Daß Neil Hannon (der sich als „Band“ The Divine Comedy nennt) weder die Euphorie noch Kater und Überdruß jener Zeit groß mitbekam, liegt an seiner gesund autistischen Grundeinstellung: Die Welt, wie sie angeblich ist, ist ihm wurst, der Ernst des Lebens und das ganze Gezippe, Gezappe und Gezuppe der großöffentlichen Schafherde da draußen (vor seinem Wolkenpalast) sowieso.

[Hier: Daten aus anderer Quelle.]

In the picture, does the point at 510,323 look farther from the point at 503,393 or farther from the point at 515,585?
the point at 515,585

Seine Lieder sind geschlossene Systeme einer endemischen, hermetischen Schönheit, in denen es vordergründig um alles Mögliche geht (Katharina die Große, Napoleon und ein Wesen mit dem sprechenden Namen „Funny Peculiar“ zum Beispiel) oder um nichts als einen netten Wortwitz, in Wahrheit aber immer um Liebe, Einsamkeit, Glück, Hoffnung, Verzweiflung und noch mehr Liebe.

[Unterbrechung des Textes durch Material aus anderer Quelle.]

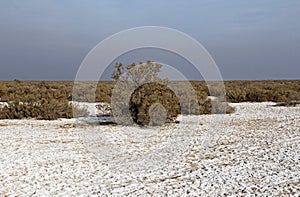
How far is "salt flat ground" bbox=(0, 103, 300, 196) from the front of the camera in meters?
6.50

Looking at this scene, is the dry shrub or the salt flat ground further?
the dry shrub

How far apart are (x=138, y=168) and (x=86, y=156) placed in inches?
73.4

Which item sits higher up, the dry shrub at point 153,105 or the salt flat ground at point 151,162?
the dry shrub at point 153,105

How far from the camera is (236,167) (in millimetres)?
7676

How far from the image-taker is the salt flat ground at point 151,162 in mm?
6504

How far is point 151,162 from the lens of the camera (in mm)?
8516

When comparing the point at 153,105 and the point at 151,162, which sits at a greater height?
the point at 153,105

Glück, genau, und Liebe: Niemand, den ich kenne, schreibt und musiziert mit so viel Glück und Liebe im Herzen und Trauer in der Seele, niemand tänzelt so graziös auf dem dünnen Spannseil zwischen Selbstironie, emotionaler Aufrichtigkeit und kindischer Freude am Blödsinn wie Neil Hannon. Und wenn ihm mal das Gleichgewicht zu verrutschen droht, bricht er ein gerade noch rührend poetisches Lied wie „Other People“ lieber mit einem lakonischen „Bla bla“ einfach ab, als zu riskieren, daß Tante Pathos es sich in seinem Salon gemütlich macht und ihm seinen Tee wegschlürft. Daß so einer seine dunklen Seiten kennt und weiß, was mit ihm passiert, wenn man ihn allein läßt, versteht sich von selbst. Daß er in einem durchaus lustigen Lied („How Can You Leave Me On My Own“) davon erzählt, das einem einen verdorbenen Tag sogar nachträglich retten und vergolden kann, obwohl und weil das alles unendlich traurig ist, versteht sich eben nur bei Neil Hannon.

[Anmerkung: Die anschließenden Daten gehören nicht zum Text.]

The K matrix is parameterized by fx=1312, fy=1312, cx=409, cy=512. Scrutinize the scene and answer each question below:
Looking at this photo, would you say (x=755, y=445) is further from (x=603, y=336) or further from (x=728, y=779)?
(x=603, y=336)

Wer weiß, ob Popmusik jemals noch mal die Bedeutung und weltgeschichtlich-autobiographische Relevanz haben wird wie 1996 (die derzeitige Nummer eins in Großbritannien ist ein Best-of-Album von ELO mit 8.000 verkauften Exemplaren). Wer weiß, ob wir noch mal eine solche Supernova erleben (oder uns das wünschen sollten). Aber wenn, dann wird Neil Hannon, der alterslos unsterbliche Dandy mit der angewachsenen Rundbrille, irgendwie dabei und nicht dabei sein. Und wenn nicht, ist ihm das wahrscheinlich auch egal.

Die Kolumne „Frisch gepreßt“ erscheint alle vierzehn Tage im Stadtmagazin IN MÜNCHEN.